惜しまれつつも5月に解散してしまったゾロ。
本作は、2009年にリリースされた2ndシングルです。

後期はZORO名義になり、Vo.龍寺、Ba.たつひによるユニット編成での活動になっていましたが、この頃はスタンダードな4人編成。
現在はKraで活躍中のGt.タイゾさんなどが在籍していました。

初期の作品は、実質的な前身バンドであるそろばんからの流れが色濃く出ていましたが、本作くらいから、ゾロとしての個性が見え始めたと思います。
バンドサウンドを喰うレベルでデジタルサウンドが強調され、だけどバンドサウンドもそれに負けじと主張する。
その独特なスタイルが、4人時代のゾロの強み。
後期の本格デジタル路線とは、また違った魅力であったと言えるでしょう。

リードトラックである「PINK」は、キャッチーなメロディが耳に残る。
楽曲構成はシンプルなポップロックなのだが、テクニカルなギターのフレーズと、情報量の多いデジタルサウンドが、どこか近未来的なイメージを与える不思議な感覚。
この楽曲では、龍寺さんのボーカルも比較的生声に近く、デジタルとアナログのせめぎ合いになっているのが面白いです。

「warp」は、逆にサウンドはバンドサウンドが立っているのに対して、龍寺さんのボーカルにエフェクトを強めにかけて、1曲目とは異なる響き方にしています。
やはりギターのフレーズが印象的で、同期に頼らなくても情報量を詰め込むことは可能なのだと言いたげ。
バンドサウンドでデジタルに近づけようとする試みが、とても興味深い。
ロック色が強まり、単体でもかなり格好良いアッパーチューンになっているので、これを聴くために本作を手にとっても損はないでしょうね。
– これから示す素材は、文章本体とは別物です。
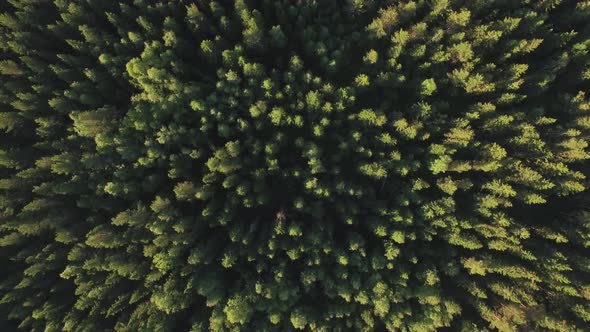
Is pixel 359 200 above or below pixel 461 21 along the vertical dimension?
below

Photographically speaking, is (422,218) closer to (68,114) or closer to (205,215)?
(205,215)

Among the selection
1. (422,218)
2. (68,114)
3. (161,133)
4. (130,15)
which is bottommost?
(422,218)

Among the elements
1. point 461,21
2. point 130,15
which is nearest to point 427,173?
point 461,21

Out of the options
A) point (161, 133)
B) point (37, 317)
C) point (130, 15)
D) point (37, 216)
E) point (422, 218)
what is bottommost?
point (422, 218)

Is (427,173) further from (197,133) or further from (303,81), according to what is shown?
(197,133)

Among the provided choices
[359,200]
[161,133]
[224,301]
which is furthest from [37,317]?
[359,200]

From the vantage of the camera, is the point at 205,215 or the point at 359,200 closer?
the point at 205,215
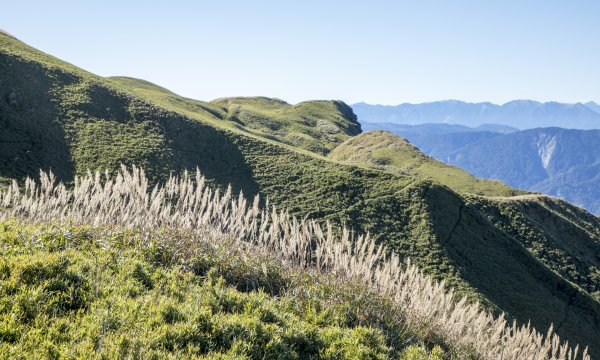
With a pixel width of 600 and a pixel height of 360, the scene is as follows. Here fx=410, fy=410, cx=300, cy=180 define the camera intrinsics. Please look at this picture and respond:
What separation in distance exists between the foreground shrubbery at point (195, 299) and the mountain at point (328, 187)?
22386 millimetres

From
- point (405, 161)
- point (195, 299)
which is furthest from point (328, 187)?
point (405, 161)

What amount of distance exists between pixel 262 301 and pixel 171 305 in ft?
6.89

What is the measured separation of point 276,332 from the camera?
770 cm

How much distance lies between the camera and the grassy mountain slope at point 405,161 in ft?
230

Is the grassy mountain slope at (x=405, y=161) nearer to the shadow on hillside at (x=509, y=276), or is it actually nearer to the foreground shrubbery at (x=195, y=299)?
the shadow on hillside at (x=509, y=276)

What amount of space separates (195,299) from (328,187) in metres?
38.0

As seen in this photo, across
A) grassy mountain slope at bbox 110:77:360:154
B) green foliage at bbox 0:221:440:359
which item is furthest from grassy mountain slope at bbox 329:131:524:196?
green foliage at bbox 0:221:440:359

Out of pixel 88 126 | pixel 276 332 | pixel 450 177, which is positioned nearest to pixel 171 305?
pixel 276 332

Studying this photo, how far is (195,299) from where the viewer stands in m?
8.09

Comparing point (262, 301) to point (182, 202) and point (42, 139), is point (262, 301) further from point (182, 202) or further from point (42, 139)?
point (42, 139)

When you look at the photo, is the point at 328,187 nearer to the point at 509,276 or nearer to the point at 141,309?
the point at 509,276

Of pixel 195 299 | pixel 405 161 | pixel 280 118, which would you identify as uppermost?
pixel 280 118

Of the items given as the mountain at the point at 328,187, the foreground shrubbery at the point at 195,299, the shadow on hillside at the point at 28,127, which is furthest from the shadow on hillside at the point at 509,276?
the shadow on hillside at the point at 28,127

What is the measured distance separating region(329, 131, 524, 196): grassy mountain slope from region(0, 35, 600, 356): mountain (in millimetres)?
10169
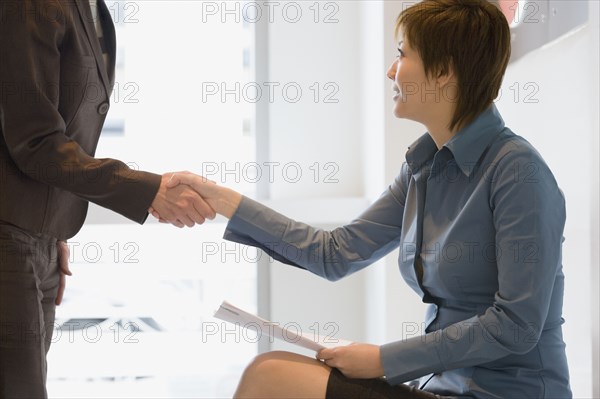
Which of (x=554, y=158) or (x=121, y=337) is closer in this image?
(x=554, y=158)

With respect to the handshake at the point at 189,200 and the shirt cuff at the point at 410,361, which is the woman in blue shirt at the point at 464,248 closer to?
the shirt cuff at the point at 410,361

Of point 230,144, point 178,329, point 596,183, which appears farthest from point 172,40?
point 596,183

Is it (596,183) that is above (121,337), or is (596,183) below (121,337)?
above

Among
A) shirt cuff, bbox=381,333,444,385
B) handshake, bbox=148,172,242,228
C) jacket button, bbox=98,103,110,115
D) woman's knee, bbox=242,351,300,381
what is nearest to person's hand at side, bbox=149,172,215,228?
handshake, bbox=148,172,242,228

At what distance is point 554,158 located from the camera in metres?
2.02

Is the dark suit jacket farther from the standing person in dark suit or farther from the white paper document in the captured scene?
the white paper document

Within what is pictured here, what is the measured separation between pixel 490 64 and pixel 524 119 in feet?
2.32

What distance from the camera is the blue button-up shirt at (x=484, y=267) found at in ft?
4.74

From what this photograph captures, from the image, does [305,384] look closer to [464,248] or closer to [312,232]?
[464,248]

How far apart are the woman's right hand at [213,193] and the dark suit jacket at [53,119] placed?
15cm

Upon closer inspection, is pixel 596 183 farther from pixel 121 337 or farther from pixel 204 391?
pixel 121 337

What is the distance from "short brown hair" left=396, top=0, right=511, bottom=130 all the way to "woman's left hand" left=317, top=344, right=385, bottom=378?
498 millimetres

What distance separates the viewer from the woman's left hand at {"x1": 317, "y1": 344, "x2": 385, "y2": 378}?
1.48 metres

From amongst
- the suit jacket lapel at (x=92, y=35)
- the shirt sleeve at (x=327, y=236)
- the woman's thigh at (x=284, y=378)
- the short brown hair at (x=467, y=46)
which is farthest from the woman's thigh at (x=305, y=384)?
the suit jacket lapel at (x=92, y=35)
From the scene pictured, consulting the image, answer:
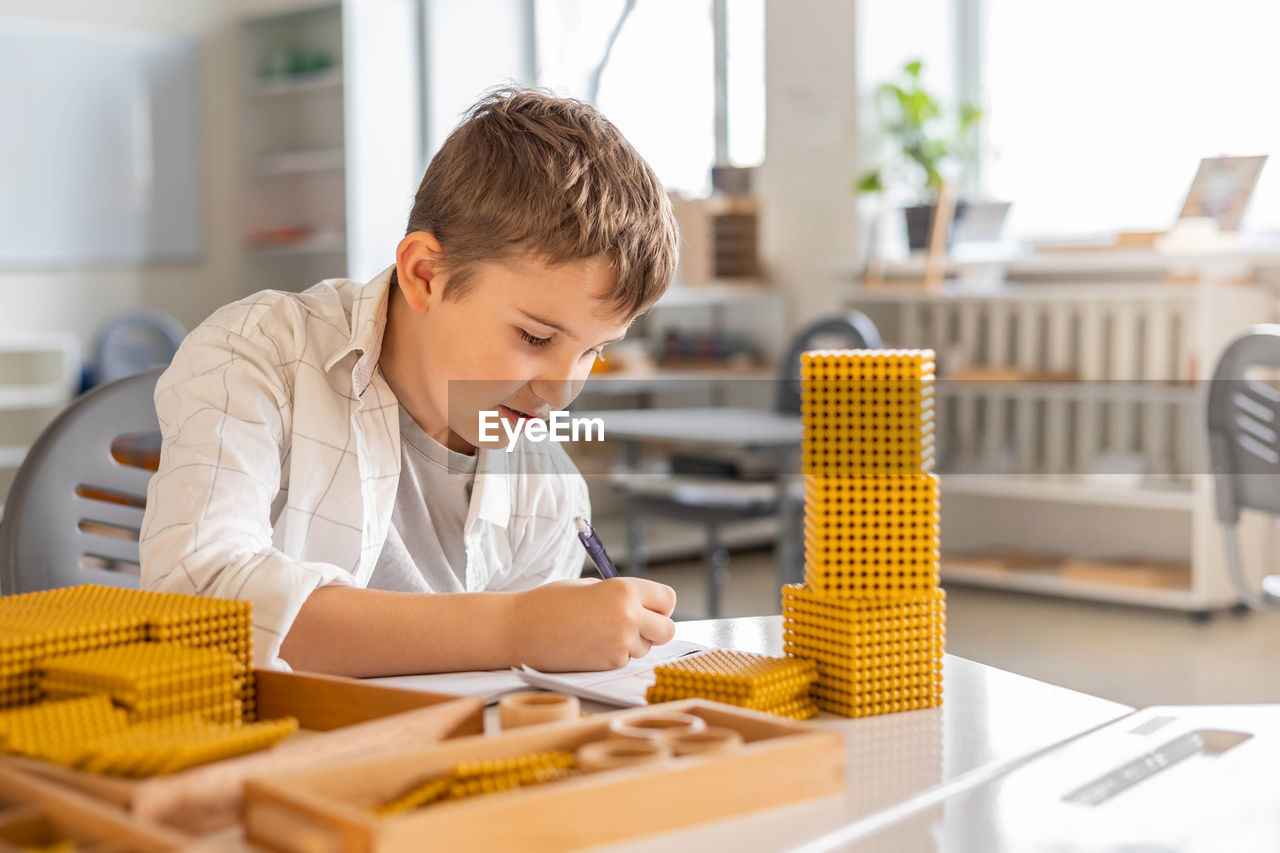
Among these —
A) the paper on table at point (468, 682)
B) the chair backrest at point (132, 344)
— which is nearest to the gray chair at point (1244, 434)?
the paper on table at point (468, 682)

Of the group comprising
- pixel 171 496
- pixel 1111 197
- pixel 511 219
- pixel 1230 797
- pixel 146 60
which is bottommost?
pixel 1230 797

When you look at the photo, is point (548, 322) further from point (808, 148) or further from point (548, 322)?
point (808, 148)

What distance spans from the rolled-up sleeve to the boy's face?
0.44ft

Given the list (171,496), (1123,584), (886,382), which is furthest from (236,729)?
(1123,584)

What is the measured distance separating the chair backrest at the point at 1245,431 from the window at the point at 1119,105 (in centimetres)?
215

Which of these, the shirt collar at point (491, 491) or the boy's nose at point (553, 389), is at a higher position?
the boy's nose at point (553, 389)

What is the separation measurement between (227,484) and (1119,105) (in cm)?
419

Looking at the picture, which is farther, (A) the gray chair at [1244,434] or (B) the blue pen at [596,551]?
(A) the gray chair at [1244,434]

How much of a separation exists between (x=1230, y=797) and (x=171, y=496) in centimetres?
78

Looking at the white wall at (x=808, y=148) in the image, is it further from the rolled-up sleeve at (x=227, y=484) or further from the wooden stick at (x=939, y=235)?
the rolled-up sleeve at (x=227, y=484)

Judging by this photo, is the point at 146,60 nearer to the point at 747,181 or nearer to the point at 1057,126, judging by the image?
the point at 747,181

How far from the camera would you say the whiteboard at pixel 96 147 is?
17.9 ft

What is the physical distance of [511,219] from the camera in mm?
1139

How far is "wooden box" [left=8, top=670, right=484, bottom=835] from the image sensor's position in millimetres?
645
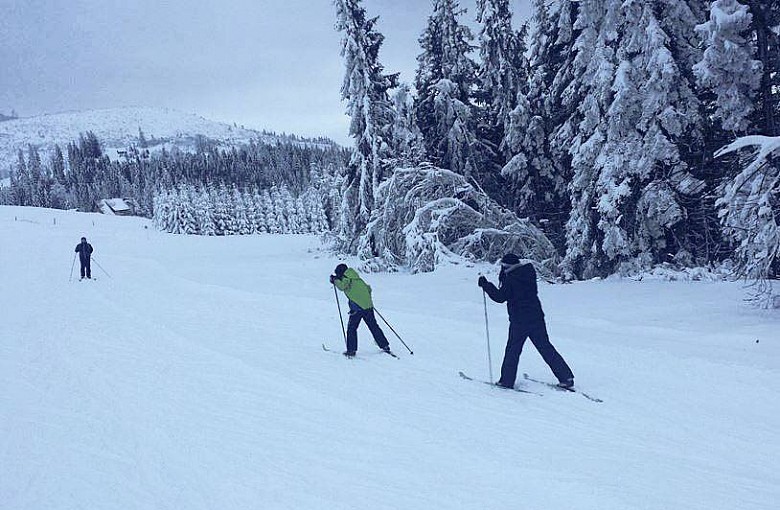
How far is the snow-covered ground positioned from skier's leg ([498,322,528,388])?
8.7 inches

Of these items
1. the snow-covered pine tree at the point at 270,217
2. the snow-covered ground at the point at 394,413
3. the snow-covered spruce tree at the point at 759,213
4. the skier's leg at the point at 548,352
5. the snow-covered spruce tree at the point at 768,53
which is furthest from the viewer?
the snow-covered pine tree at the point at 270,217

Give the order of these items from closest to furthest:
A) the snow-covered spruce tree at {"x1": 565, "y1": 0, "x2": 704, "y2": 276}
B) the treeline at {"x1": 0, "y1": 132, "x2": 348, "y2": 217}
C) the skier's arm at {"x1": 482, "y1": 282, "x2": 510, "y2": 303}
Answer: the skier's arm at {"x1": 482, "y1": 282, "x2": 510, "y2": 303}
the snow-covered spruce tree at {"x1": 565, "y1": 0, "x2": 704, "y2": 276}
the treeline at {"x1": 0, "y1": 132, "x2": 348, "y2": 217}

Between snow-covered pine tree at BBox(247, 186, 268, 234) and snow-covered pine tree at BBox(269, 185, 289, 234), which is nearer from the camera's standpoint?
snow-covered pine tree at BBox(247, 186, 268, 234)

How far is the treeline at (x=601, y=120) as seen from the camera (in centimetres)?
1166

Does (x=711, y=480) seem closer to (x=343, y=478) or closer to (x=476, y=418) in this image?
(x=476, y=418)

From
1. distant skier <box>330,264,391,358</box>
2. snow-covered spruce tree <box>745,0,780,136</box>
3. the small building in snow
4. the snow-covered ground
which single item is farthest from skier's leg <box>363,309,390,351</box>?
the small building in snow

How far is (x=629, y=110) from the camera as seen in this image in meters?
14.4

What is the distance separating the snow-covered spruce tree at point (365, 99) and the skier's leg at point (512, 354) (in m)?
16.9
通常盤にのみ収録されている「ハラ■■show time」は、ライブを意識したハードなナンバー。
デジタルとアナログの比率としては、1曲目、2曲目ほど極端ではなく、ある意味、もっとも正統派なバランス感覚で作られた楽曲と言えるだろう。
もっとも、メインディッシュ2曲が、コントラストを意識して制作されている感があるので、変に狙った1曲を持ってくるより、ライブの定番曲をおまけに持ってきた、くらいのラフさのほうがハマる。
その点で、このセレクトは間違いではありません。

結果的に地味な位置づけで、埋もれがちなシングル。
とはいえ、個人的にはゾロを聴いてみるきっかけとなったCDであり、思い入れがあるのだよな。
音楽性が固まる直前のターニングポイント的な1枚であり、振り返ってゾロを聴くのであれば、アルバムだけでなく、この辺のシングルも押さえておきたいところです。